What are the little joys of this world? We are also happy. Are we not tickled by the little satisfactions of life? If we can be pleased even with a little modicum of the worst of things in the world, what about this great emperor that we have been thinking of in our minds, and the great ones that are above; and where is this God Almighty, Virat, Hiranyagarbha, Ishvara, Brahman? Knowing that such majesty exists above us, we should be detached from attachments. Vairagya should be the watch and ward of our daily life. The high watermark of our expectations should be a total detachment, not because we have a hatred for anything, but because our expectations, our desires, our longings, our aspirations transcend and must transcend all these lowers which are included in the higher.

Strangely enough all these levels, all these stages of bliss mentioned are in our own selves even now.
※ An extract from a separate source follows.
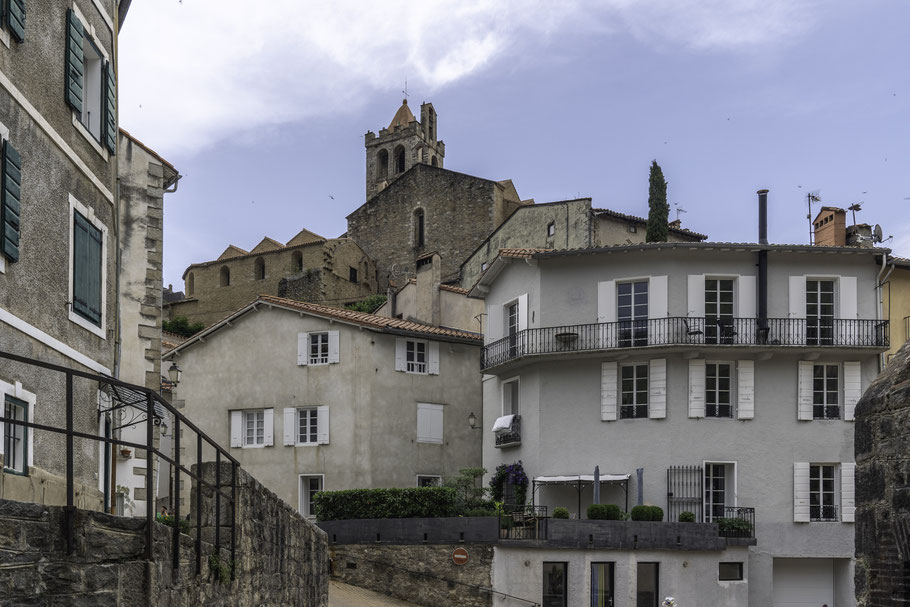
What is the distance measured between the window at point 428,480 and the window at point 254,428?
5565 mm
They are not far away physically, millions of light years above us. They are ingrained, potentially, latently, in our own little personality, here, just now, this microcosm, this pindanda which contains the entire brahmanda within itself. All the lokas, the fourteen worlds mentioned, are capable of perception in the little cells of this body. The gods in heaven—Prajapati, the preceptor of the gods, Virat, Hiranyagarbha, Ishvara—are actively working here in this very fibre of our personality just now, so that we can manifest this potentiality. We hear that Hanuman could manifest immense strength—right from a little minute creature, he could become mountain-like. This means to say that there are possibilities in us which can be struck into the action, unleashed into force by ignition, detonation of whatever we are in ourselves. These great things spoken of in yoga—these majestic things, these wondrous divinities, God Almighty Himself—are inside us, not inside as content in a vessel, but as part and parcel of our very muscles, nerves, cells and our very bones itself. Such is the glory of whatever we ourselves are.

With this joyous beginning, we continue a joyous day of spiritual practise with the hope that we end with that limitless joy. Spiritual sadhana is supposed to be a movement from one state of joy to another state of joy. From bliss the world has come, in bliss it is located, by bliss it is sustained, and to bliss it shall return one day. Joy is the beginning of this creation, joy is what sustains this world, and joy is also the culmination and the final longing of this world. So live a life of inner quest of the highest spirit with a beginning which is joy, a procedure which is also joy, a progress that is joy, which shall consummate in a joy which is the aim of yoga, of spiritual vision, of religious practice—of our very life itself, this existence in toto.